Requirement 1>
Answer these questions about the body image blog post that follows:
(a) What is the name of the post the blogger counts among their favorites?
(b) How many children does Marci Warhaft have?
(c) What does the final paragraph say parents' healthy, positive messages need to be?
Requirement 2> Retype the part of the body image blog post between "One of my favorite" and "feedback about it.", inclusive.
Requirement 3> In the body image blog post that follows, rewrite the paragraph beginning "So today, I have my first guest writer" as a bulleted list that keeps its main facts.

-------- Selected passage --------

‘Body Image Survival Guide’ for kids

One of my favorite posts on my blog is called A Beautiful Conversation. It’s about a positive talk I had with my kids about our bodies. It was an amazing conversation and I had a lot of good feedback about it.
So today, I have my first guest writer on my blog. She is the inspiration behind A Beautiful Conversation. Marci Warhaft is the author of “The Body Image Survival Guide for Parents: Helping, Toddlers, Tween and Teens Thrive.” She is also a mother to two boys, eating disorder survivor, Huffington Post blogger and founder of the Fit vs Fiction Body Image school workshops. In this post, Marci shares some tips and games you can engage in with your kids to promote a positive body image:
Baby steps to healthy body image – Marci Warhaft
There’s a lot that we can do with our kids from a very young age to encourage the kind of self-esteem and healthy body image they deserve. The negative messages thrown at our kids from society and the media can be loud, which means that our healthy, positive messages as their parents need to be even LOUDER!

-------- Data lines --------

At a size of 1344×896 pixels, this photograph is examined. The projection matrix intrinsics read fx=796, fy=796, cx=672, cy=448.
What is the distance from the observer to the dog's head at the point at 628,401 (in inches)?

--------

Result 1>
(a) A Beautiful Conversation
(b) Two boys
(c) Even louder than the negative messages from society and the media

Result 2>
One of my favorite posts on my blog is called A Beautiful Conversation. It’s about a positive talk I had with my kids about our bodies. It was an amazing conversation and I had a lot of good feedback about it.

Result 3>
- The blog's first guest writer is Marci Warhaft, the inspiration behind A Beautiful Conversation.
- She wrote "The Body Image Survival Guide for Parents: Helping, Toddlers, Tween and Teens Thrive."
- She is a mother of two boys, an eating disorder survivor and a Huffington Post blogger.
- She founded the Fit vs Fiction Body Image school workshops.
- In the post, she shares tips and games parents can use with their kids to promote a positive body image.